- Task instructions:
Find the line containing "dusky dolphins, lagenorhynchus", then return it and every line after it through the end of the records, exactly. Leave out pictures.

....................

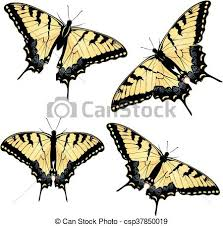 tiger swallowtail butterfly black yellow tiger swallowtail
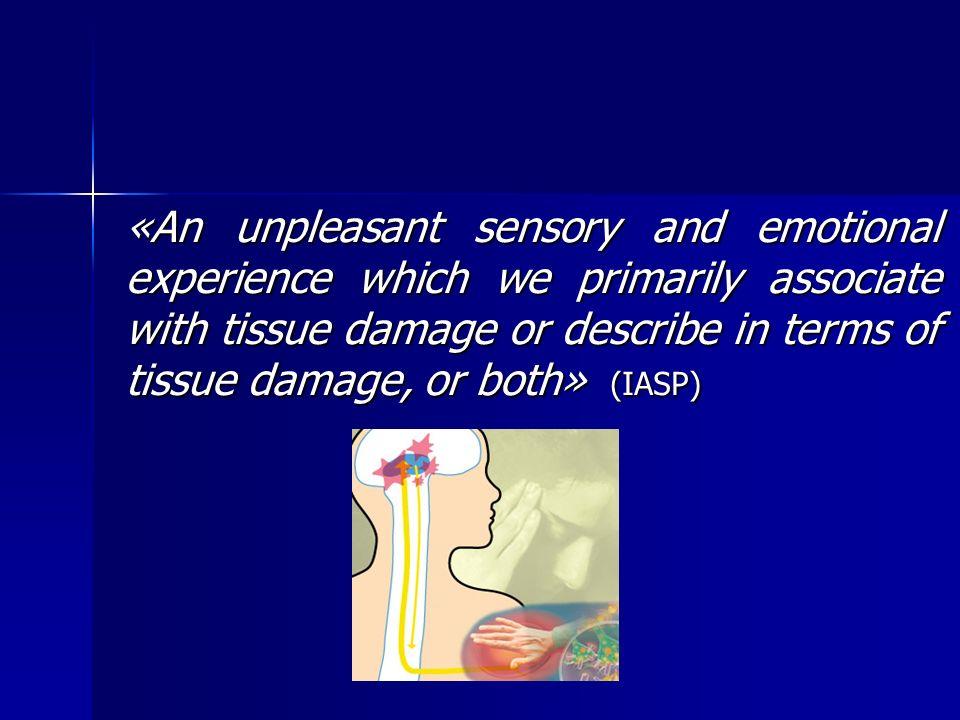 Sistema endógeno de controlo da dor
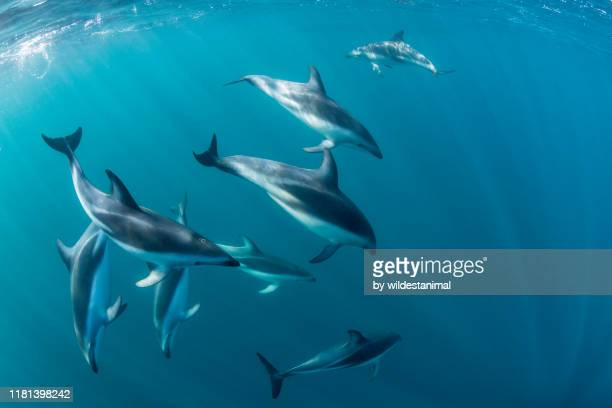 dusky dolphins, lagenorhynchus obscurus, in blue water, nuevo gulf, valdes peninsula, argentina. - sea life stock pictures, royalty-free photos & images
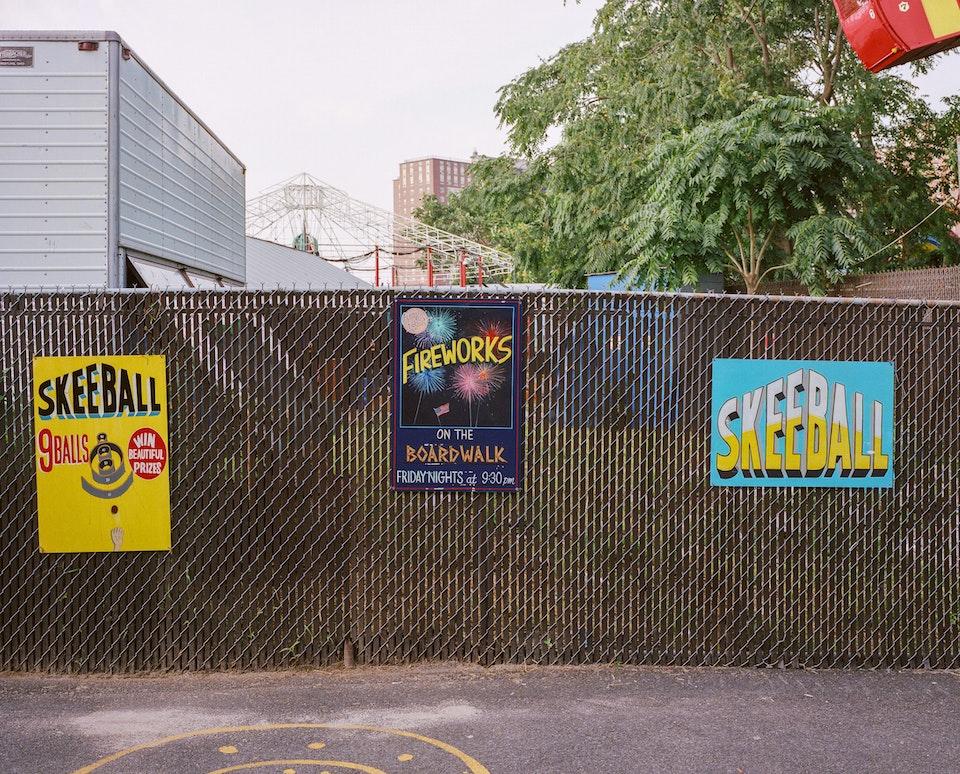 DOG DAYS, NEW YORK CITY 65290008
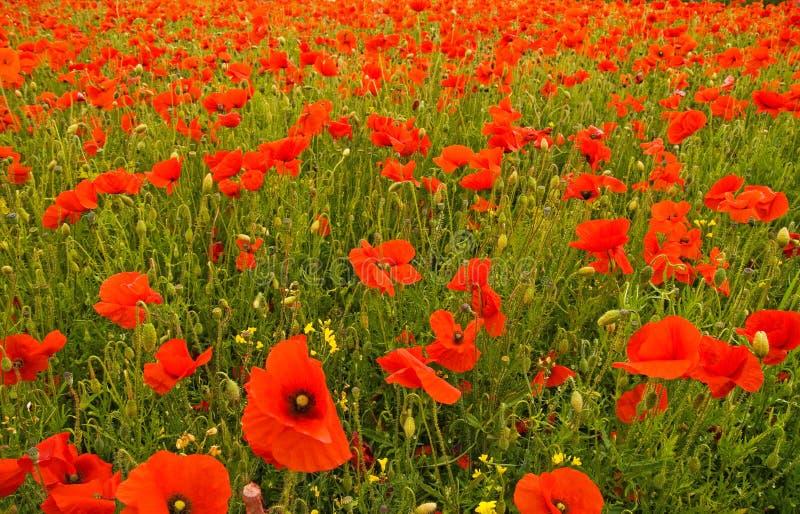 poppy pola fotografia stock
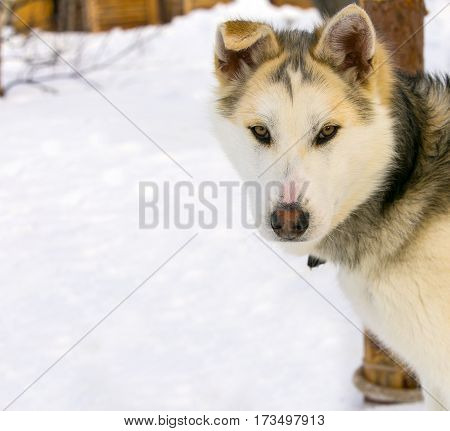 sled dog puppy Siberian Husky closeup .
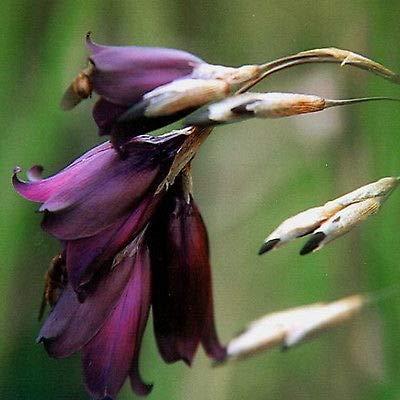 Dierama pulcherrimum | DEEP Dark Purple | 40 Seeds : Garden & Outdoor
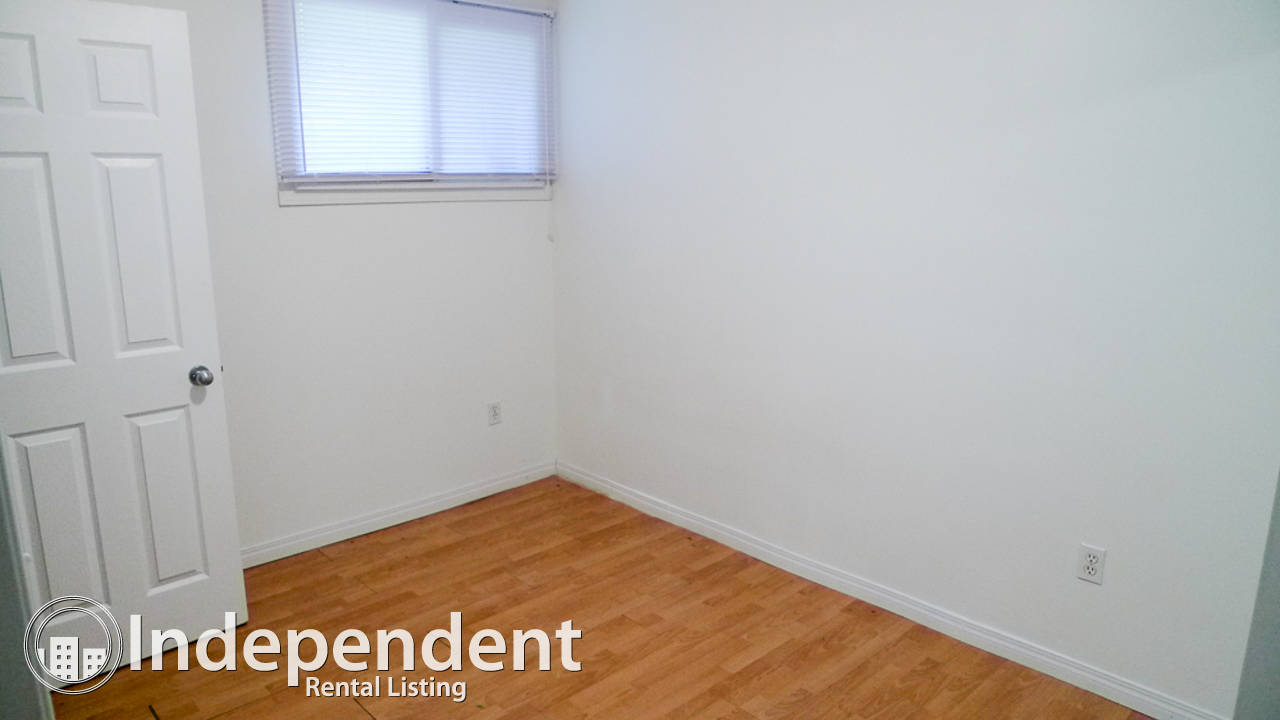 3 Bedroom Basement Suite in Bridgeland: Cat Friendly
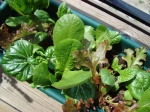 Salad garden May 23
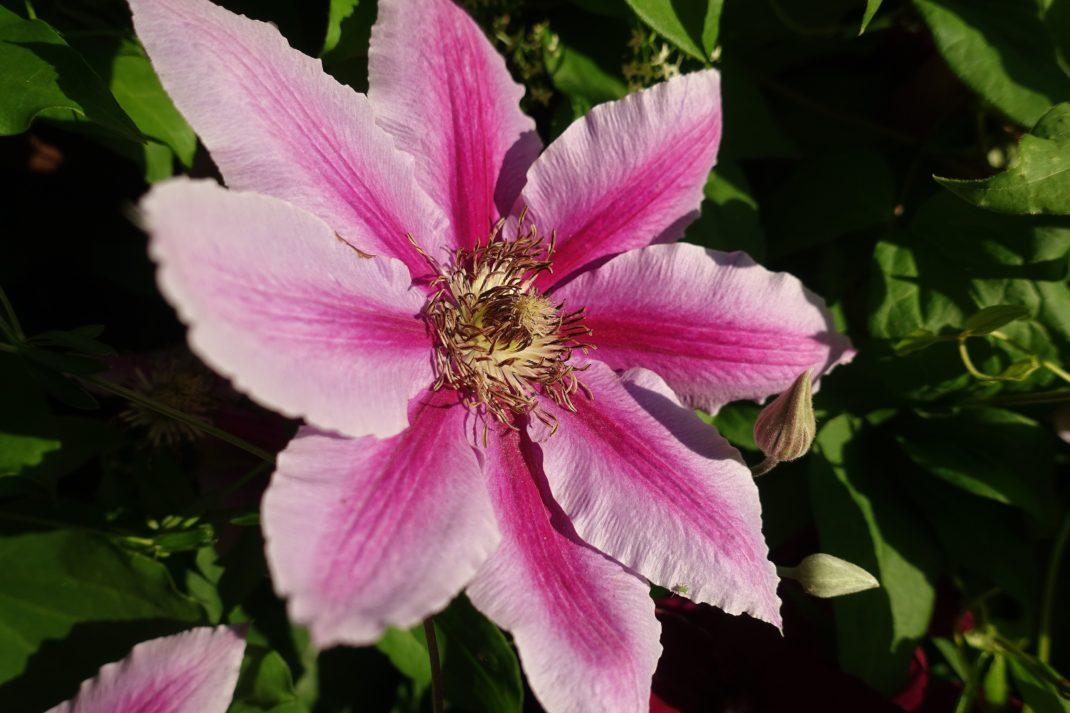 Närbild på en utslagen stor rosa blomma.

....................

- Reply:
 dusky dolphins, lagenorhynchus obscurus, in blue water, nuevo gulf, valdes peninsula, argentina. - sea life stock pictures, royalty-free photos & images
 DOG DAYS, NEW YORK CITY 65290008
 poppy pola fotografia stock
 sled dog puppy Siberian Husky closeup .
 Dierama pulcherrimum | DEEP Dark Purple | 40 Seeds : Garden & Outdoor
 3 Bedroom Basement Suite in Bridgeland: Cat Friendly
 Salad garden May 23
 Närbild på en utslagen stor rosa blomma.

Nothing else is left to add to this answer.